BEGIN PROVIDED DATA

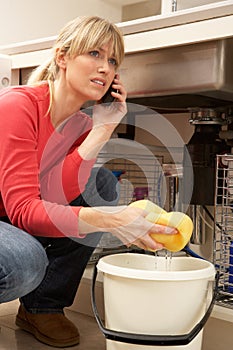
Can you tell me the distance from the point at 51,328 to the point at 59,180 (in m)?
0.35

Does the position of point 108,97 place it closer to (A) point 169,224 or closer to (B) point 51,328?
(A) point 169,224

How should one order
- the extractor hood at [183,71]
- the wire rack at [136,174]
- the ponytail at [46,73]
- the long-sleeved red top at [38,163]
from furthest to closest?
1. the wire rack at [136,174]
2. the ponytail at [46,73]
3. the extractor hood at [183,71]
4. the long-sleeved red top at [38,163]

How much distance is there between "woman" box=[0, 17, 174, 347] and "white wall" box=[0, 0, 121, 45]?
1091 millimetres

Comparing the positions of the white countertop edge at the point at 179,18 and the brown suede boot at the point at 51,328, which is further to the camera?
the brown suede boot at the point at 51,328

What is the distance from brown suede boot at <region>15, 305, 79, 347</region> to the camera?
122cm

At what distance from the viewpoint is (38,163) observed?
1191 mm

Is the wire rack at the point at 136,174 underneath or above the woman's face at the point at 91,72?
underneath

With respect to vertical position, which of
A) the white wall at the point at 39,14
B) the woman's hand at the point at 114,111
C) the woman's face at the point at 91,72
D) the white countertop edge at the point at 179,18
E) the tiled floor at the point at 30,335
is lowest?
the tiled floor at the point at 30,335

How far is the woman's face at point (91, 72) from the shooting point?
114 centimetres

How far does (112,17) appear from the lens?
264cm

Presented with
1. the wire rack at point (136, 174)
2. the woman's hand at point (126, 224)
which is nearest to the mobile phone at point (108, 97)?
the woman's hand at point (126, 224)

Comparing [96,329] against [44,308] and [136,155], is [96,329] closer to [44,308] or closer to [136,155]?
[44,308]

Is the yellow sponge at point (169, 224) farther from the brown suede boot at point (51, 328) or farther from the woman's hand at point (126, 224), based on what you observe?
the brown suede boot at point (51, 328)

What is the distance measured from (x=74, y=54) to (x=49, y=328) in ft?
2.10
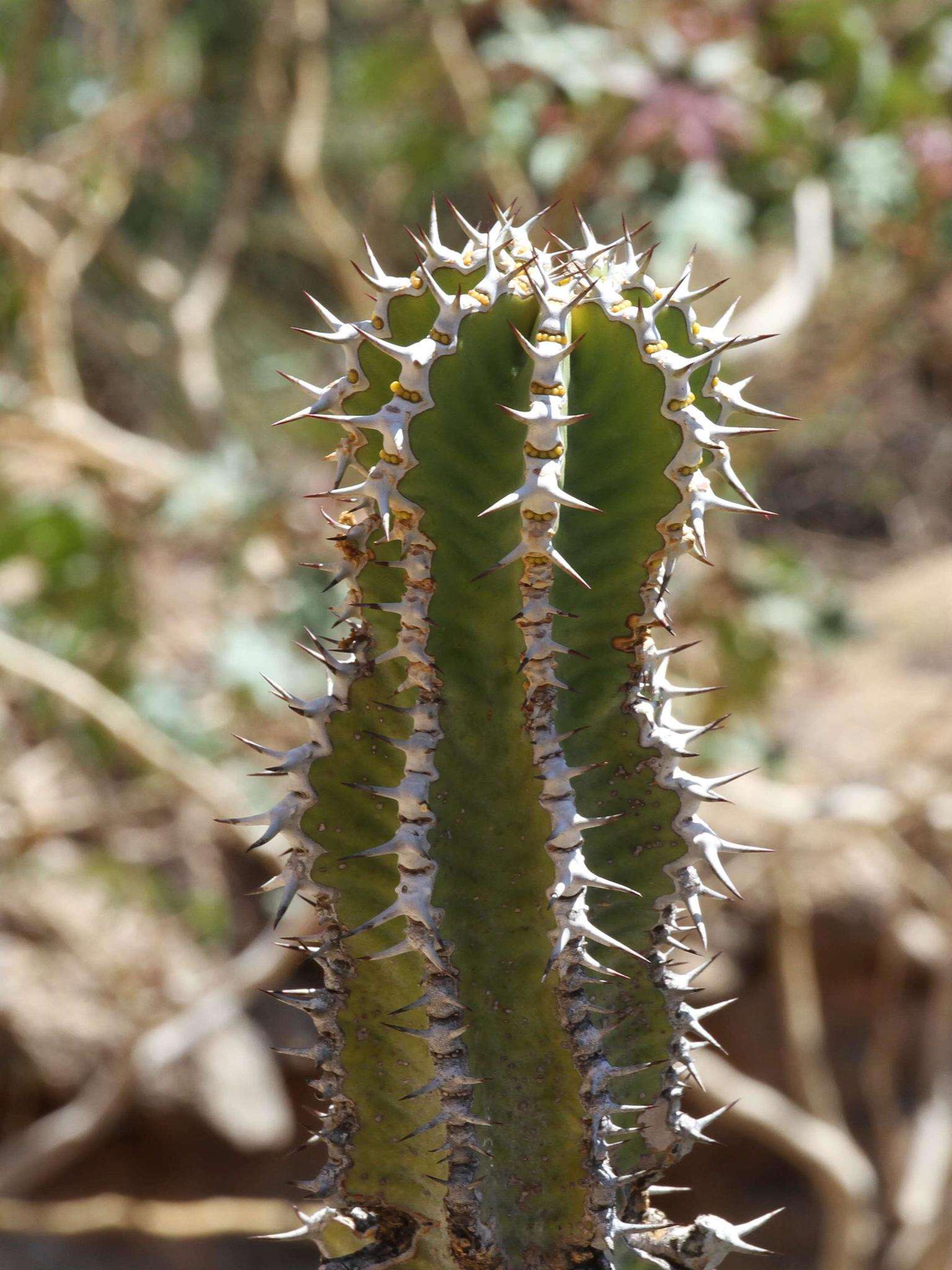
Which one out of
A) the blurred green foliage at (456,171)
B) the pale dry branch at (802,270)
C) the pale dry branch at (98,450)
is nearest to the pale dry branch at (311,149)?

END PROVIDED DATA

OBJECTIVE
Copy out all of the entries again with every "countertop" swapped for "worktop" and nothing else changed. Leave the pictures out.

TASK RESPONSE
Can you tell me the distance from the point at 51,328 to the point at 59,180 (in m)?
0.35

Does the position of point 108,97 place it closer to (A) point 169,224 or closer to (B) point 51,328?
(A) point 169,224

How should one order
- the extractor hood at [183,71]
- the wire rack at [136,174]
- the ponytail at [46,73]
- the long-sleeved red top at [38,163]
from furthest to closest?
1. the wire rack at [136,174]
2. the ponytail at [46,73]
3. the extractor hood at [183,71]
4. the long-sleeved red top at [38,163]

How much distance is there between "woman" box=[0, 17, 174, 347] and "white wall" box=[0, 0, 121, 45]?
1091 millimetres

Comparing the positions of the white worktop edge at the point at 179,18 and the brown suede boot at the point at 51,328, which is further to the camera?
the brown suede boot at the point at 51,328

What is the distance from brown suede boot at <region>15, 305, 79, 347</region> to the camera?
122cm

At what distance from the viewpoint is (38,163) observed?
1191 mm

Is the wire rack at the point at 136,174 underneath or above the woman's face at the point at 91,72?
underneath

With respect to vertical position, which of
A) the white wall at the point at 39,14
B) the woman's hand at the point at 114,111
C) the woman's face at the point at 91,72
D) the white worktop edge at the point at 179,18
E) the tiled floor at the point at 30,335
is lowest?
the tiled floor at the point at 30,335

How far is the woman's face at point (91, 72) from the shooting point?
114 centimetres

How far does (112,17) appear from the lens?
264cm

Presented with
1. the wire rack at point (136, 174)
2. the woman's hand at point (126, 224)
which is nearest to the mobile phone at point (108, 97)?
the woman's hand at point (126, 224)

Comparing [96,329] against [44,308] and [136,155], is [96,329] closer to [44,308] or closer to [136,155]?
[44,308]

Is the yellow sponge at point (169, 224) farther from the brown suede boot at point (51, 328) or farther from the woman's hand at point (126, 224), based on what you observe?
the brown suede boot at point (51, 328)

What is the distance measured from (x=74, y=54) to (x=49, y=328) in ft?
2.10
Which one out of
A) the blurred green foliage at (456,171)
B) the pale dry branch at (802,270)
C) the pale dry branch at (98,450)
is nearest to the pale dry branch at (311,149)?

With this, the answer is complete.